Burncoose nurseries in Cornwall had an excellent choice of shrubs to offer for those who suffered losses, including my salvias. Salvia confertiflora caught my attention, as it is a fast-growing red velvet sage from Brazil that bears long spikes of red-orange flowers up to 4 or 5ft high from late summer.

Salvias are great plants to play red, white, and blue games. Burncoose listed a fine French hybrid, Salvia greggii Blue Note, with broad-lipped flowers of deep blue and Salvia jamensis Hot Lips, each flower combining a scarlet lip with a white upper section.

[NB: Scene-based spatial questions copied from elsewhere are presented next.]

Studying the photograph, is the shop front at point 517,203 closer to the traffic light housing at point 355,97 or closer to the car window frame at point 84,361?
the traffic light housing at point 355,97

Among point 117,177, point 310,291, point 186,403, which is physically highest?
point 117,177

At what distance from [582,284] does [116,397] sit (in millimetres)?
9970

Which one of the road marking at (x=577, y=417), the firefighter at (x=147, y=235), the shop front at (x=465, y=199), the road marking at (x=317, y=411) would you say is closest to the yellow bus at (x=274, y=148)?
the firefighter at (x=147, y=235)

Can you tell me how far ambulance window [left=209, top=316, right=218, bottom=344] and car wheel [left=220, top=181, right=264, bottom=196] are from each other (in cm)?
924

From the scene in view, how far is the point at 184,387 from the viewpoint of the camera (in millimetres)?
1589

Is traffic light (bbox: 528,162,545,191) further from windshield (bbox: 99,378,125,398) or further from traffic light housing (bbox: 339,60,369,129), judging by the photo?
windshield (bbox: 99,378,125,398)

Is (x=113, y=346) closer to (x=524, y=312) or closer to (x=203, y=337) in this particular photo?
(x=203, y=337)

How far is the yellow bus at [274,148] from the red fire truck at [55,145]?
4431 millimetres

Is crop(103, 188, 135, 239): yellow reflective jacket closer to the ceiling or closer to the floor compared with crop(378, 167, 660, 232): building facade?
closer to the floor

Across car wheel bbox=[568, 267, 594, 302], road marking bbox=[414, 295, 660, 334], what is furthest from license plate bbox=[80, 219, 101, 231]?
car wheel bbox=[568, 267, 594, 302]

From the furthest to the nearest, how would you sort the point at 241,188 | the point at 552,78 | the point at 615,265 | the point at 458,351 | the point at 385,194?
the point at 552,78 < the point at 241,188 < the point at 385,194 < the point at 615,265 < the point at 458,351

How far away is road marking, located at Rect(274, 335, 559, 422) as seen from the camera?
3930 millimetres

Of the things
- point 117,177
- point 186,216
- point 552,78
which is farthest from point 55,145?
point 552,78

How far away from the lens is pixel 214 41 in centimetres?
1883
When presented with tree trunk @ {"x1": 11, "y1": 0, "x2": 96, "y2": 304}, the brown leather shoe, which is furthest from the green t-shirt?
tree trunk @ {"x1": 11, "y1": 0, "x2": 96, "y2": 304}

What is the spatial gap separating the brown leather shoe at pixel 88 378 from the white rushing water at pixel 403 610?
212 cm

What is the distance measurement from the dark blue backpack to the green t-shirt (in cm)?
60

David Austin roses won a gold medal for their Chelsea exhibit, earned by beautifully arranged bushes of flowers in formal beds. I recently lost an elderly musk rose Felicia after 37 years of loyal service, and the deep rose-pink, heavily petalled and scented Gertrude Jekyll is an obvious choice. However, at Chelsea, David Austin Jr suggested Rose Kew Gardens, a single white-flowered variety on sale since 2009. Its fans, including David Austin, praise it for its wide heads of flat single white flowers opening from tightly rolled apricot buds between early June and October.

From Bijou clematis to this flat white, Rose Kew Gardens, I will progress beyond recent loss, building on what Chelsea showed us. Replacement does not have to be reinstatement.